*ACTIVITY*:
Nothing but a number should be given: the count of lines in the listing that include "which".

*DATA FOR REVIEW*:
--------------------------------------------------

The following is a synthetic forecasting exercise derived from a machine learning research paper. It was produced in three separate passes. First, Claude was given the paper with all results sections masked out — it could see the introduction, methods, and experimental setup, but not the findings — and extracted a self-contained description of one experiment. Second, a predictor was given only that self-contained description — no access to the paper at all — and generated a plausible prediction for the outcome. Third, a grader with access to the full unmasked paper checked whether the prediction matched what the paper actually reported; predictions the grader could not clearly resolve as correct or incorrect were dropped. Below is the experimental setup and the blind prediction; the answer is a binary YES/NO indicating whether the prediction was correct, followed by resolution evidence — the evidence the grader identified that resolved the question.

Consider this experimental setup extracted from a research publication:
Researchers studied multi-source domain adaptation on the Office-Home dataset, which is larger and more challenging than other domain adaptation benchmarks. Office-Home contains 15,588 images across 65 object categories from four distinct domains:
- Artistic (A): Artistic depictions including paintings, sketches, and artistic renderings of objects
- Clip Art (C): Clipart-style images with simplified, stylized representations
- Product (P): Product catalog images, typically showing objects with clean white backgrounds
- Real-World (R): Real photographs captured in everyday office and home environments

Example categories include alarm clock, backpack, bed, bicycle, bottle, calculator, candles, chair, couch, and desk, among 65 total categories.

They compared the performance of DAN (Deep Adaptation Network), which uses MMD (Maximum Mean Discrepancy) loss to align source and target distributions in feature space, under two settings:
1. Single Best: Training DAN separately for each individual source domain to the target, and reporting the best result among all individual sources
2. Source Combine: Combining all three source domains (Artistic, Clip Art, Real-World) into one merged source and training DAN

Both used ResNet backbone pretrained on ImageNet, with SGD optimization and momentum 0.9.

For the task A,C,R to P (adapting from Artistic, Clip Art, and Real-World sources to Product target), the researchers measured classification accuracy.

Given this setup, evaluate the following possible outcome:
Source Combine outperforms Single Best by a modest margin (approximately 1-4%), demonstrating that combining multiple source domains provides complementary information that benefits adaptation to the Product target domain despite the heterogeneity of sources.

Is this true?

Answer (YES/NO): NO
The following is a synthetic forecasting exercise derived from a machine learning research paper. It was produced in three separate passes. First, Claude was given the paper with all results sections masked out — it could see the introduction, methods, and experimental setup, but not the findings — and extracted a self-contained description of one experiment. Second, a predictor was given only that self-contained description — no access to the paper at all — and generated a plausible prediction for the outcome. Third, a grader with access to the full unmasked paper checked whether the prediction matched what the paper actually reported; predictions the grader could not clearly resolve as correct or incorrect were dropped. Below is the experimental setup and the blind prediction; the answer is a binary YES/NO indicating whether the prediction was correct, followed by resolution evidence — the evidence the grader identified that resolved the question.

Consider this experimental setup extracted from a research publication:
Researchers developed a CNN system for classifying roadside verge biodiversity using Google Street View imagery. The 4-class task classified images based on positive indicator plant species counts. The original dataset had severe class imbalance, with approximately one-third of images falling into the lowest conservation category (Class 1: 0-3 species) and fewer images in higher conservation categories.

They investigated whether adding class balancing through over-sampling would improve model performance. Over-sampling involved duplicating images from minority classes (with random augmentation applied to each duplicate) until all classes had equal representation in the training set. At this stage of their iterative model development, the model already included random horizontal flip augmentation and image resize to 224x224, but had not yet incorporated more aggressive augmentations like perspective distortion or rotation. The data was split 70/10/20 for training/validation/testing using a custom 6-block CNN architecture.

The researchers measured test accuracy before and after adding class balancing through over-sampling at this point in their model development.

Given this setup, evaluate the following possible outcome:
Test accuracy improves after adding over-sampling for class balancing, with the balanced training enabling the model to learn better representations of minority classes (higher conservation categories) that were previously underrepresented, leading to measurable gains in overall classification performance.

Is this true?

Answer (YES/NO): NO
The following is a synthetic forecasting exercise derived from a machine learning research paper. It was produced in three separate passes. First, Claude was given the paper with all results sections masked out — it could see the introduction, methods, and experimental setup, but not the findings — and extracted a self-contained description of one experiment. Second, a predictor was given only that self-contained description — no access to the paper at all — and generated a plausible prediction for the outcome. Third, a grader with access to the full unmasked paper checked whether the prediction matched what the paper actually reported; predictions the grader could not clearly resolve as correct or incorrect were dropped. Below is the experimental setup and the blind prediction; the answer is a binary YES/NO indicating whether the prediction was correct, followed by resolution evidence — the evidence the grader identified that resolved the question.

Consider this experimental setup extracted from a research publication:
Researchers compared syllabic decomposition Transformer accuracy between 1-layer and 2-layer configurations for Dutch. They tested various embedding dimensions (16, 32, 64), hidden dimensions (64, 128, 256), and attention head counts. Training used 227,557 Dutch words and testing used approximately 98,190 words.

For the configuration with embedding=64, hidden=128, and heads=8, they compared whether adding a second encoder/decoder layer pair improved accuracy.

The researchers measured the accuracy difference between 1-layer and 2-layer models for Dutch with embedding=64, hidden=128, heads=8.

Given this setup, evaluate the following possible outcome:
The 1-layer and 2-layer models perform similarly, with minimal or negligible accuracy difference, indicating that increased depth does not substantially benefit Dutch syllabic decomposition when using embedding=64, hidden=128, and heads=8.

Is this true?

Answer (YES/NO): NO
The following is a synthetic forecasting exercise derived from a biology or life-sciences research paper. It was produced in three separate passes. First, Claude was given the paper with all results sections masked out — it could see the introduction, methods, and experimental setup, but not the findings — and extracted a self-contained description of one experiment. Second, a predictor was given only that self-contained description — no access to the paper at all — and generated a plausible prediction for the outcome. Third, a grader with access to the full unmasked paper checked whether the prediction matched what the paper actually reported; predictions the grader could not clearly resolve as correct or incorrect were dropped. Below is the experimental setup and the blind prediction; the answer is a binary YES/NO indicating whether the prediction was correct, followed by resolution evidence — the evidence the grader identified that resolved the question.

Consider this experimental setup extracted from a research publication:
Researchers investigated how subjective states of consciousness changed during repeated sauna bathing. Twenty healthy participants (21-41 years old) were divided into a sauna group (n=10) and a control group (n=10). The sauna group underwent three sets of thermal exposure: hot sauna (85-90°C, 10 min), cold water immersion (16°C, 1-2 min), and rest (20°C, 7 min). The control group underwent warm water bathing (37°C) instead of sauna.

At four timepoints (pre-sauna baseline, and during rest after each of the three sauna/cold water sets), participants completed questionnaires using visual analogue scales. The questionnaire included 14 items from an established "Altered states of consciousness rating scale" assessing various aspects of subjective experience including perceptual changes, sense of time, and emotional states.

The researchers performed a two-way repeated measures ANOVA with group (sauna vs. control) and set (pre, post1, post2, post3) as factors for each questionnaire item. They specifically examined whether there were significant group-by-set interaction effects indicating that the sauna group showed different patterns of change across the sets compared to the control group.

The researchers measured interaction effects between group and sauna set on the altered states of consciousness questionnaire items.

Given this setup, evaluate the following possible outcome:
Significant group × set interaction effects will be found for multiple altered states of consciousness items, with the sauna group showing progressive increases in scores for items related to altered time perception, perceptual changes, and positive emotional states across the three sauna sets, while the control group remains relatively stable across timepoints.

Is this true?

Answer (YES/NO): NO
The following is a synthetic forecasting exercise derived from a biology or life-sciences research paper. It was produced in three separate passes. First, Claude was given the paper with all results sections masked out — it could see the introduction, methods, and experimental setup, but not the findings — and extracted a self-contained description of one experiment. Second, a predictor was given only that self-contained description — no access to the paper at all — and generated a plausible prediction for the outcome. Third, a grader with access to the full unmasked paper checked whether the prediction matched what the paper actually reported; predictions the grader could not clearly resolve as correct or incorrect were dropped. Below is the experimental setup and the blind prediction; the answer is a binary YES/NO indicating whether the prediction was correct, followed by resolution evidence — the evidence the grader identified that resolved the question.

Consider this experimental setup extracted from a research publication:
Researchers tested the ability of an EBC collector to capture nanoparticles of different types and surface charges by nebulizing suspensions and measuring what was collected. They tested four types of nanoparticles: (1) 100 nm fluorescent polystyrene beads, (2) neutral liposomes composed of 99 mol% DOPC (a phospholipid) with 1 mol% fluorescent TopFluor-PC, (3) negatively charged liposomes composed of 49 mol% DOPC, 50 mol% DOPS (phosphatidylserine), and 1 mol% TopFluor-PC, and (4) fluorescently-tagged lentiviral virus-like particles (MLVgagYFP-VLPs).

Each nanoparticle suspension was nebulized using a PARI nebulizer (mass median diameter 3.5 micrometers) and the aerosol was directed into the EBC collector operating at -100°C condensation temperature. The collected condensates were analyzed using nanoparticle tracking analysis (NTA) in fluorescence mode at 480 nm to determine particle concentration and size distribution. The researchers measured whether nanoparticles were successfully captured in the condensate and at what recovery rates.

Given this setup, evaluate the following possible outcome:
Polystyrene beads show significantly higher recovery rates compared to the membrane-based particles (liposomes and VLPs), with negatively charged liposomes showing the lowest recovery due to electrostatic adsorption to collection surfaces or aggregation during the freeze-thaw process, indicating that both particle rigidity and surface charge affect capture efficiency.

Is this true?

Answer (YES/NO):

--------------------------------------------------

*ANSWER FOR THE TASK*:
2